▶ [Testo proposto]:

Rapporto Amnesty: Somalia, le vittime del conflitto sono i bambini soldato

di Massimo Maravalli

Non c’è pace per la Somalia, dopo l’appello lanciato domenica scorsa da Benedetto XI per richiamare, giustamente, l’attenzione internazionale sulla calamità naturale che sta affliggendo il corno d’Africa e il “grido” d’allarme che l’ONU si sta apprestando a lanciare per rappresentare la gravissima condizione in cui si trovano le popolazioni colpite dalla più grande siccità degli ultimi sessant’anni, Amnesty International nei giorni scorsi, ha stilato un rapporto dettagliato nel quale denuncia pesanti crimini di guerra che si stanno compiendo nei confronti di bambine e bambini somali.

Breve cronostoria di un conflitto perenne. Nel 1969 il presidente somalo Shermarke viene assassinato da una delle sue guardie del corpo e pochi giorni dopo il generale Mohamed Siad Barre va al potere con un golpe militare. In seguito il dittatore dichiara la Somalia stato socialista e nel 1974 aderisce alla Lega Araba. Iniziarono a formarsi le prime organizzazioni di guerriglieri ed ebbe inizio una guerra civile con diversi contendenti. Nel 1988 il Movimento Nazionale Somalo (MNS) scatena un’offensiva nel nord del paese. Siad Barre risponde bombardando la regione facendo molte vittime e centinaia di migliaia di sfollati. E’ la prima vera sfida al regime. Nel 1990 a Mogadiscio scoppia una rivolta armata e Siad Barre si rifugia all’estero. In Somalia scoppia una nuova guerra tra bande rivali per la conquista del potere. Il conflitto diventa sempre più disordinato e violento, culminando nella battaglia di Mogadiscio. Nel 1995 Le forze Onu si ritirano definitivamente. Il 2004 la IGAD elegge un parlamento federale e un governo di transizione. Nel 2006, dopo sedici anni di guerra tra di loro, i “signori della guerra uccisero autorità religiose o persone ufficialmente legate ad al-Qaida. La guerra continua ancora oggi e sembra non avere fine.

▶ [Compito]:
Ricopia senza modifiche il tratto dell'articolo sulla Somalia che comincia con le parole "di Massimo Maravalli" e termina con "e bambini somali.".

▶ [Dati disponibili]:
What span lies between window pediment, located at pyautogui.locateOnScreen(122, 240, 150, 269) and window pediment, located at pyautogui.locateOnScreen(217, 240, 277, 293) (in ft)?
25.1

▶ [Soluzione]:
di Massimo Maravalli

Non c’è pace per la Somalia, dopo l’appello lanciato domenica scorsa da Benedetto XI per richiamare, giustamente, l’attenzione internazionale sulla calamità naturale che sta affliggendo il corno d’Africa e il “grido” d’allarme che l’ONU si sta apprestando a lanciare per rappresentare la gravissima condizione in cui si trovano le popolazioni colpite dalla più grande siccità degli ultimi sessant’anni, Amnesty International nei giorni scorsi, ha stilato un rapporto dettagliato nel quale denuncia pesanti crimini di guerra che si stanno compiendo nei confronti di bambine e bambini somali.